Olive celline di Nardò in concia tradizionale
Ciline alla capàsa, Volie alla capàsa, Saracena, Scurranese, Cafareddha, Osciula.
- Descrizione sintetica del prodotto
- Processo produttivo
- Storie e tradizione
- Tipologia di commercializzazione
- Iniziative di promozione
La raccolta si effettua direttamente dagli alberi, manualmente o tramite scuotimento delle piante, intorno alla prima decade di dicembre (periodo in cui questa cultivar raggiunge la completa maturazione).
Dopo aver eliminato l’eventuale fogliame presente e le drupe troppo acerbe o che presentano imperfezioni (rotture, punture di insetti), le olive vengono lavate e poste in tradizionali “limbi” o “limmi”, ovvero grandi contenitori svasati in argilla vetrificata, contenenti acqua, la quale viene sostituita quotidianamente per un paio di giorni.
Successivamente, le olive vengono passate in fusti muniti di coperchio contenenti una salamoia satura e - secondo le preferenze locali - diverse essenze aromatiche quali rametti di mirto, infiorescenze di finocchio selvatico, rametti di falso pepe, scorze di agrumi e limoni affettati.
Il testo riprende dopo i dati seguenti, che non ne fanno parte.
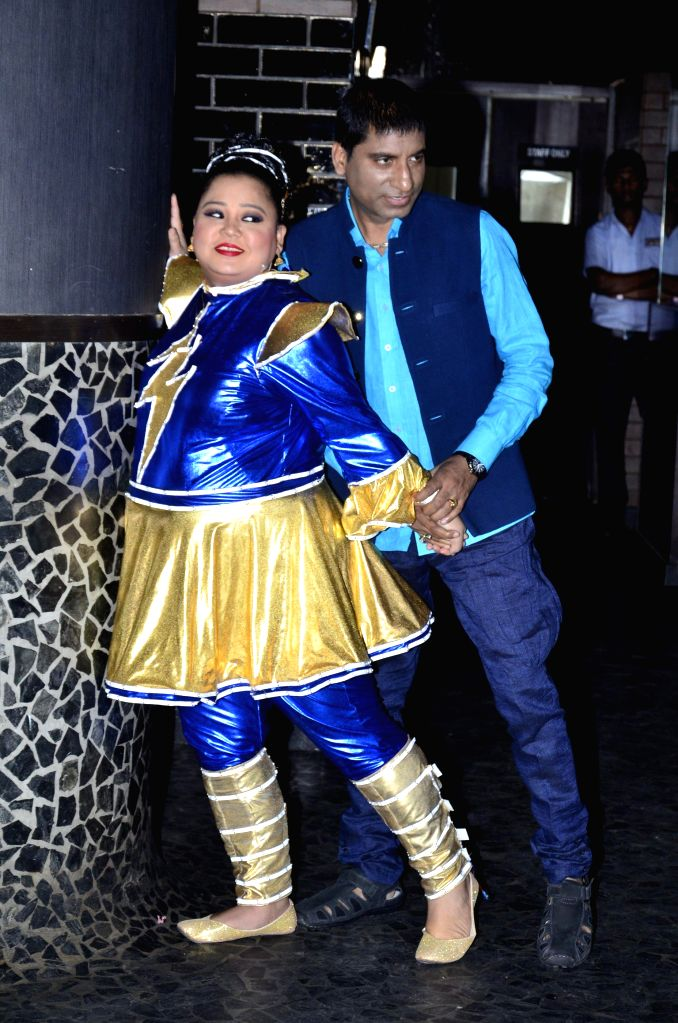 Actor and standup comedian Raju Shrivastav and standup comedian Bharti during the launch of Zee Television serial Gangs of Hasseepur in Mumbai, on April 17, 2014.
Nella preparazione tradizionale vengono impiegate le cosiddette “capàse”, che sono degli orci di grandezza variabile in terracotta vetrificata e caratterizzati dalla presenza di due o tre anse in prossimità del collo.
Nelle prime fasi, i fusti vengono tenuti aperti onde consentire l’evacuazione degli eventuali gas che fuoriescono nelle fasi di fermentazione. La “deamarizzazione” delle olive si completa in circa sei mesi, trascorsi i quali le olive, ormai perfettamente stabilizzate, possono essere trasferite in contenitori più piccoli con il loro liquido di governo filtrato. Si conservano egregiamente per almeno tre anni.